Read the entries that follow and give each one again precisely.

------ Data extract

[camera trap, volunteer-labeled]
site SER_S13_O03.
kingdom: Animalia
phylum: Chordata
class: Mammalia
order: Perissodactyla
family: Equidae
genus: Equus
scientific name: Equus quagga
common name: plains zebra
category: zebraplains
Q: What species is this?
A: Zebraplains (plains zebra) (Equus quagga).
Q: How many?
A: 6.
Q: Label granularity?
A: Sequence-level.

------------

Problem solution:
[camera trap, volunteer-labeled]
site SER_S13_O03.
kingdom: Animalia
phylum: Chordata
class: Mammalia
order: Perissodactyla
family: Equidae
genus: Equus
scientific name: Equus quagga
common name: plains zebra
category: zebraplains
Q: What species is this?
A: Zebraplains (plains zebra) (Equus quagga).
Q: How many?
A: 6.
Q: Label granularity?
A: Sequence-level.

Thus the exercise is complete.